Will RAW operative Vikash Yadav be the fall guy in thwarted Khalistani Pannun murder plot?

By Mayank Chhaya-
Mayank Chhaya

Vikash Yadav, a former operative of India’s external intelligence service Research and Analysis Wing (RAW), could well be the ultimate fall guy in the murder-for-hire plots of Khalistan separatists based in Canada and the United States as independently alleged by the two countries against India.

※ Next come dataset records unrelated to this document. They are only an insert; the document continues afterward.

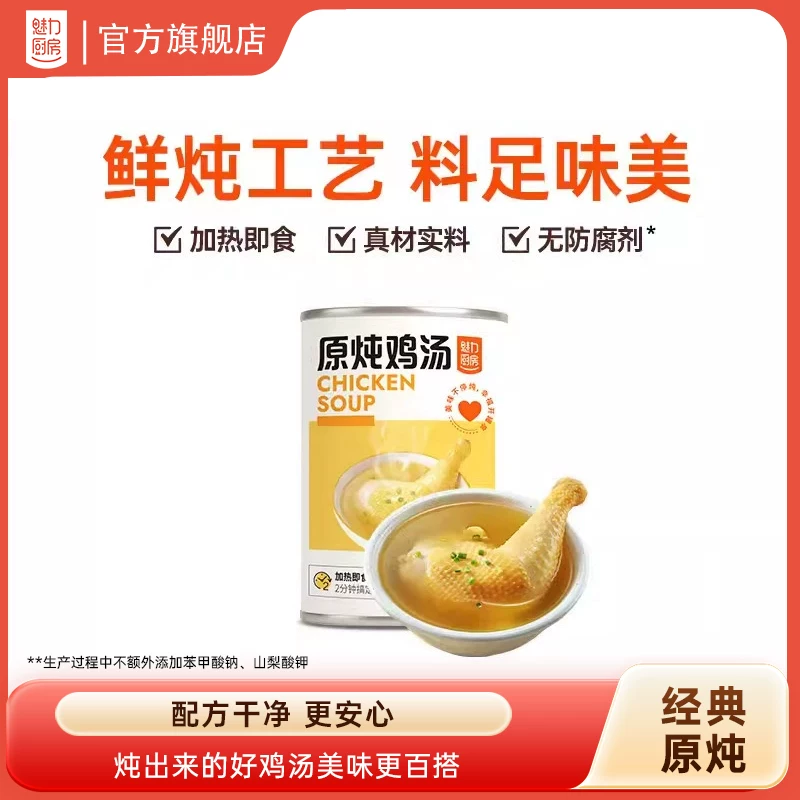 魅力厨房原炖鸡汤400g*4罐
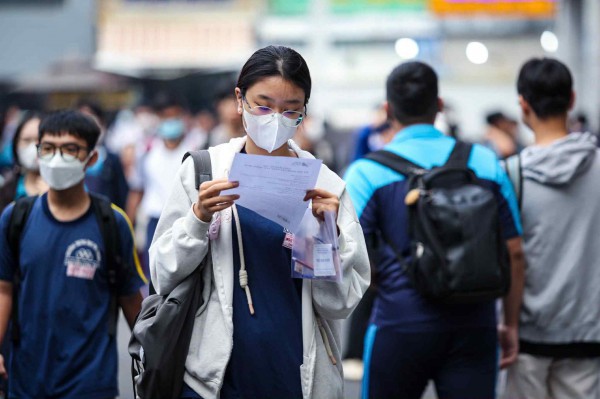 Trường ĐH Ngân hàng TP.HCM công bố cách tính điểm xét tuyển năm 2025 Trường ĐH Ngân hàng TP.HCM công bố cách tính điểm xét tuyển năm 2025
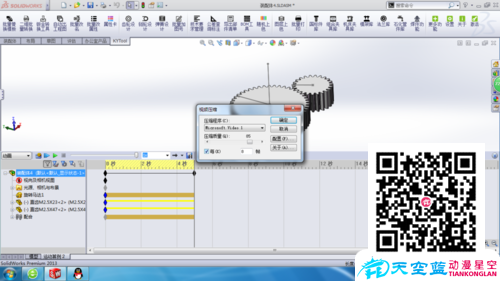 solidworks齒輪嚙合動(dòng)畫制作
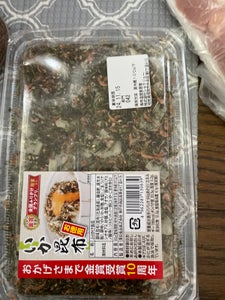 澤田食品 いか昆布(冷凍解凍) 60g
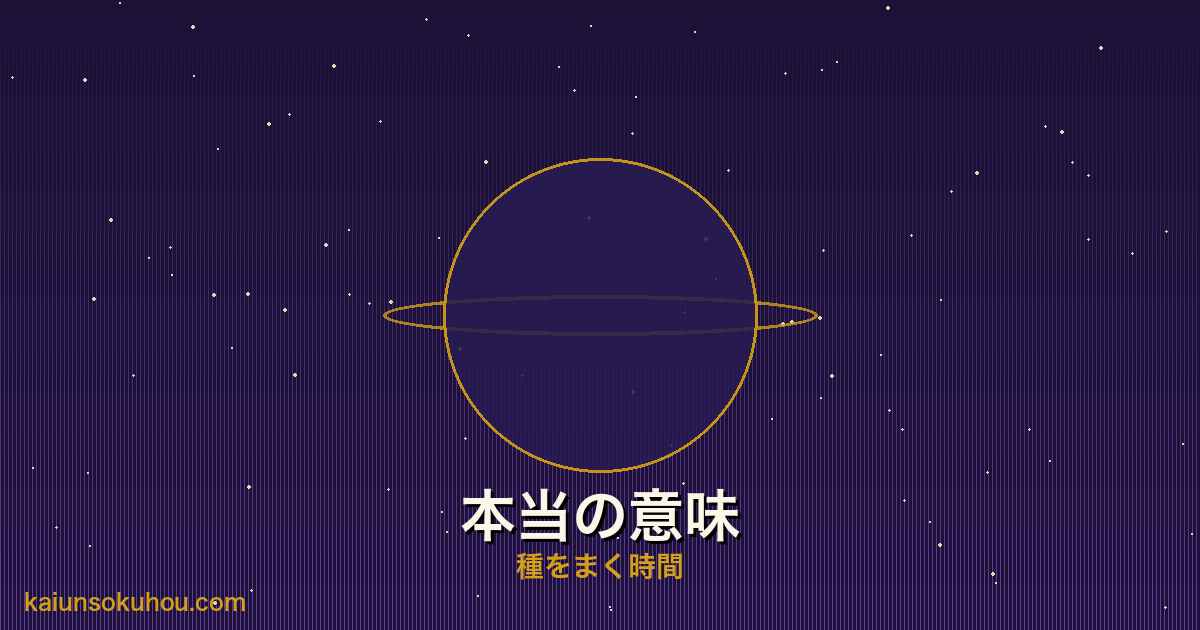 大殺界の本当の意味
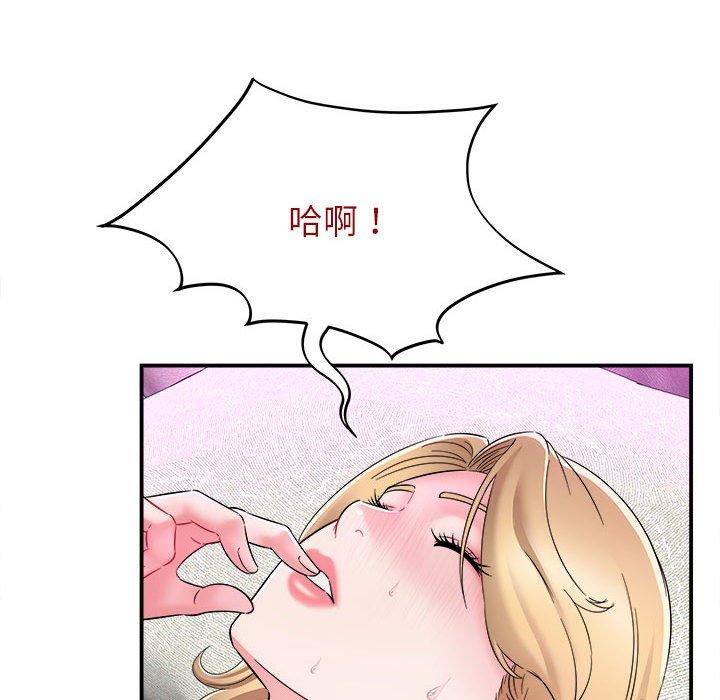 79P - 她的寂寞谁人知
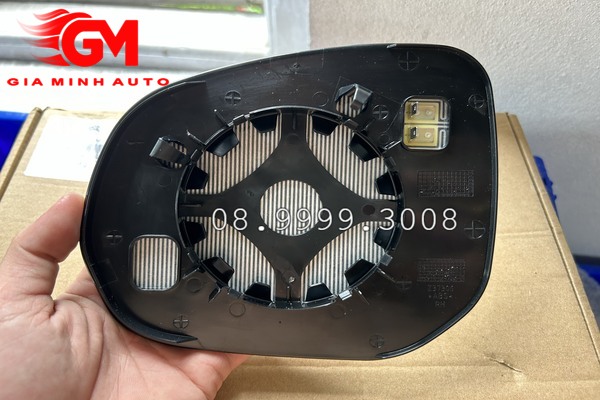 Mặt kính chiếu hậu bên phải Peugeot 3008 - 1609662580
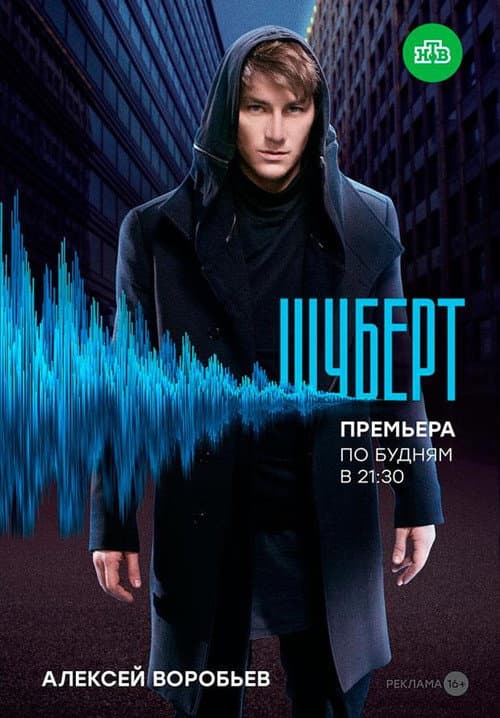 Шу́берт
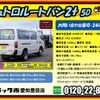 hino dutro 2018 GOO_NET_EXCHANGE_0206393A30241002W007 image 2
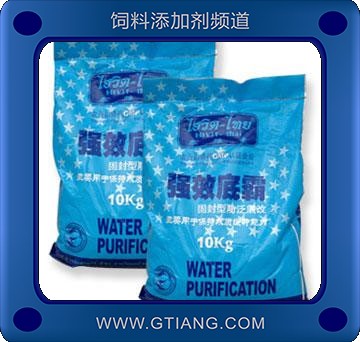 強效底霸-提高池底溶解氧 穩(wěn)定水體PH值 補充微量元素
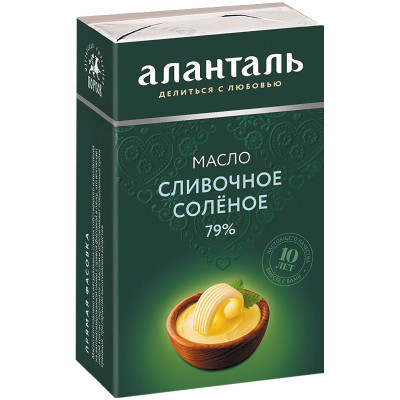 Масло сливочное Аланталь Солёное 79%, 150г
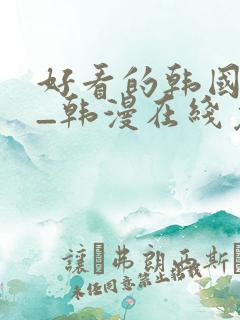 好看的韩国漫画_韩漫在线免费阅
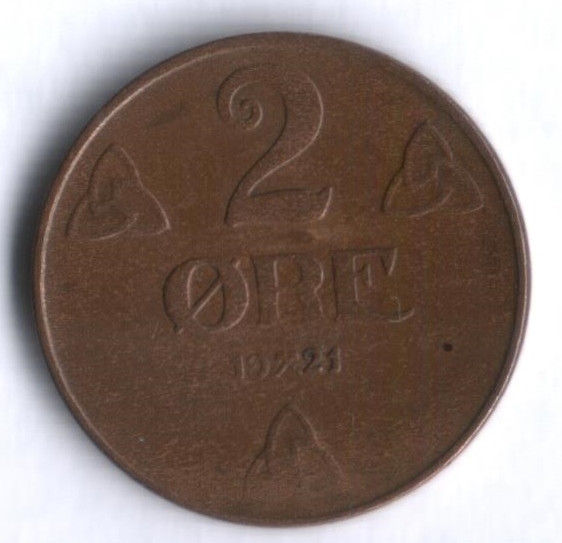 Монета 2 эре. 1921 год, Норвегия.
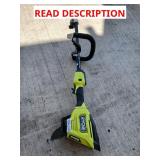 RYOBI 40V HP Powerhead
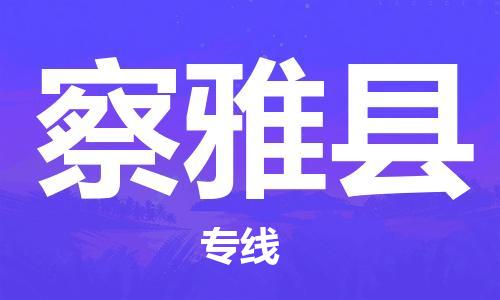 天津到察雅县物流专线-天津到察雅县货运携手发展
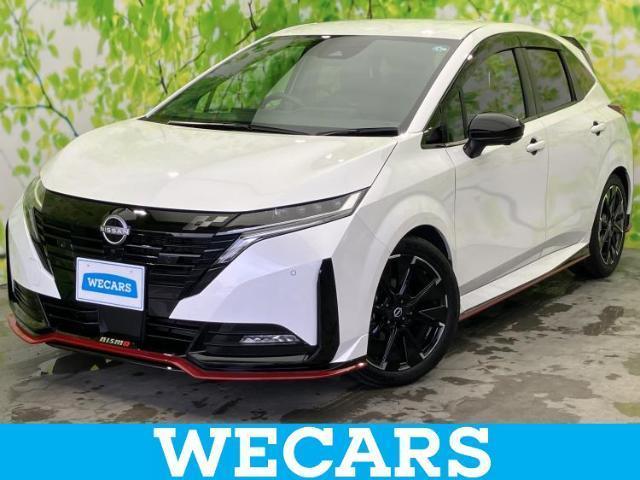 2025 Nissan Note Aura Nismo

A superseding Department of Justice indictment unsealed yesterday, naming Yadav as someone who orchestrated the plot to assassinate the New York-based Khalistan separatist Gurpatwant Singh Pannun, designated a terrorist by India, clearly puts New Delhi on the defensive. The indictment says he enlisted the services of Nikhil Gupta, an alleged narcotics trafficker,  to hire a gunman in New York in 2023. Gupta has been in U.S. custody since last year.
Equally, the indictment significantly weakens India’s so far aggressive rejection of incendiary accusations by Canada’s Prime Minister Justin Trudeau that Indian agents facilitated by top Indian diplomats in Ottawa carried out the killing of another Khalistan separatist, Hardeep Singh Nijjar in June last year.
The way the indictment has been crafted makes it obvious that both the plots, the one that succeeded to kill Nijjar and the other that was thwarted by a U.S. undercover agent against Pannun were essentially part of the same strategy. In light of the Yadav indictment, it has become extremely challenging, if not impossible altogether, for the Indian government to cooperate in the investigation of one by the U.S., namely the Pannun plot, and not in the other, namely Nijjar’s killing, by Canada.
Reading the U.S. indictment leaves no doubt that both flowed from the same approach by whoever approved the operations. That being the case the only differentiated response that New Delhi has before it stems from geostrategic considerations where clearly America matters more than Canada. The Indian government will necessarily employ a different standard of cooperation with Washington than it would with Ottawa unless the latter too offered the same caliber of evidence.
For Prime Minister Narendra Modi’s government, there is of course the thin veneer of justification of not treating the Trudeau government with the same seriousness of purpose since the latter has not offered specific actionable evidence of the same level as the U.S. has done.
That is where the question of to what extent Ottawa has been building its case on the basis of U.S. intelligence becomes crucial. It is quite conceivable that Canada has had to depend very significantly on U.S. intelligence. That hamstrings its government from publicly sharing it with India. Canada is one of the Five Eyes (FVEY), which is an Anglosphere intelligence alliance. The other four being Australia, New Zealand, the United Kingdom, and the United States. That complicates its ability to fully share such intelligence which may have been gathered collectively, in this case predominantly by America.
It is quite possible that Yadav, who is now in detention in India, would be the ultimate scapegoat to placate Washington. Whether he will be extradited as being wanted by the Federal Bureau of Investigation (FBI) is an open question. At this stage it is more likely that he will not be. In this context, New Delhi can easily invoke the case of David Coleman Headley, an American of Pakistani origin who was a key plotter in the November 26, 2008, Mumbai terrorist attacks.
Now serving a 35-year-long life sentence, both Headley’s extradition and death penalty were taken off the table as part of his plea deal to cooperate. An Indian team of investigators was allowed to question him briefly in Chicago. Perhaps India could use the same yardstick for Yadav.
Headley’s activities were reasonably well-known to U.S. intelligence in the run-up to the Mumbai attacks. He was at one point also an informant for the Drug Enforcement Agency (DEA) as part of an earlier deal.
Washington has no moral high ground here as far as Yadav is concerned. It has routinely protected its intelligence operatives carrying out many comparable plots across the world.
Perhaps the best outcome would be that India and the U.S. strike a deal to broadly gloss over the Yadav problem in service of the greater strategic good. At the same time though if Yadav operated without any major high-level acquiescence at the very least if not involvement, then New Delhi could choose to let his fate hang in the U.S. justice system’s balance. That seems highly unlikely right now.